:: MATERIAL FOR THE TASK

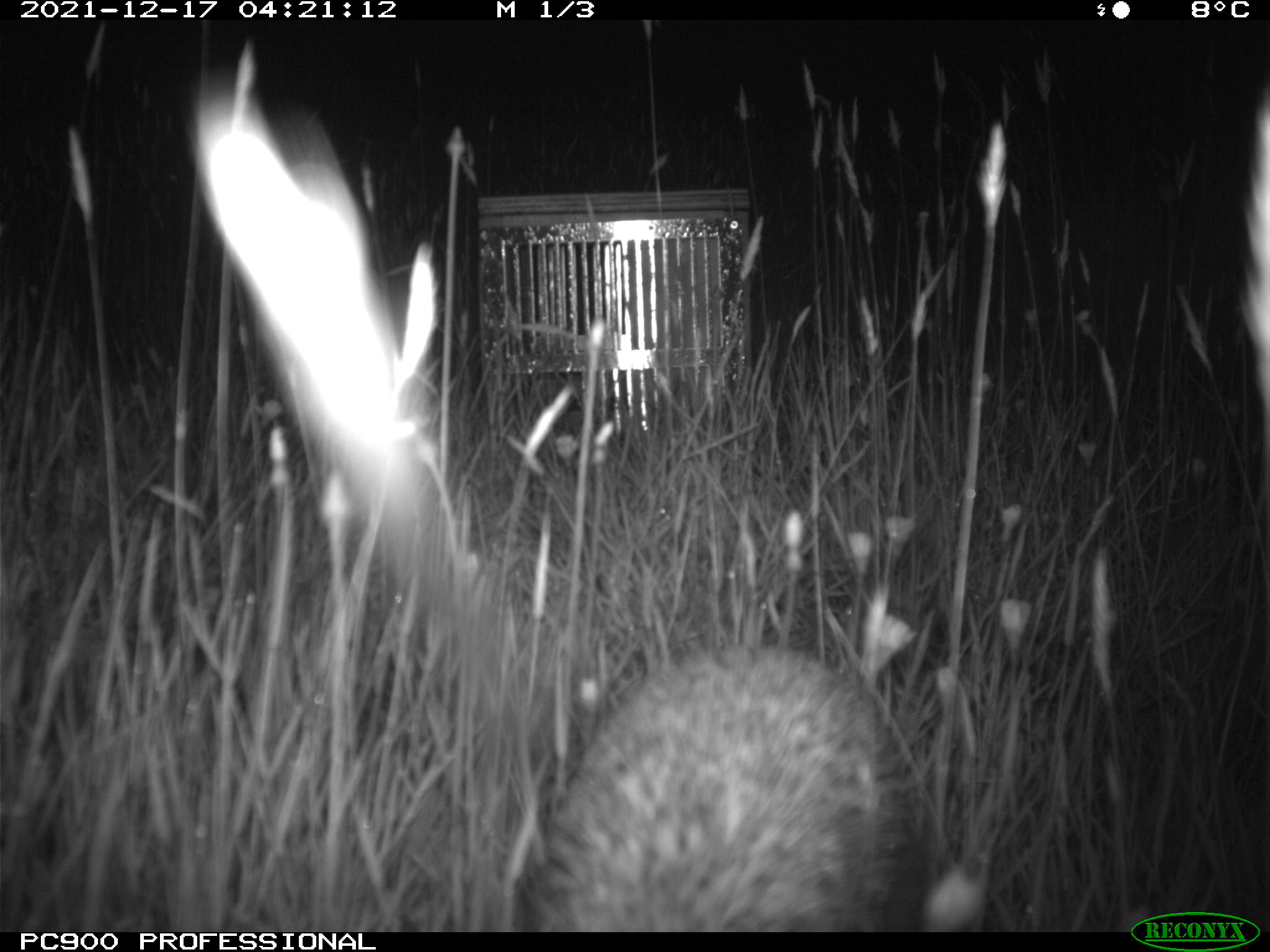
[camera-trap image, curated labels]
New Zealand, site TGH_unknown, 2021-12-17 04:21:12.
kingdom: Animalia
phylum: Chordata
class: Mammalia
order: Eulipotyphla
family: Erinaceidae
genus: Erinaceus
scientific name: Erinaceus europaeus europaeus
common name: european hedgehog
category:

::::

EXERCISE REQUIREMENTS | Restate the listing word for word, pictures omitted.

EXERCISE RESULT |
[camera-trap image, curated labels]
New Zealand, site TGH_unknown, 2021-12-17 04:21:12.
kingdom: Animalia
phylum: Chordata
class: Mammalia
order: Eulipotyphla
family: Erinaceidae
genus: Erinaceus
scientific name: Erinaceus europaeus europaeus
common name: european hedgehog
category:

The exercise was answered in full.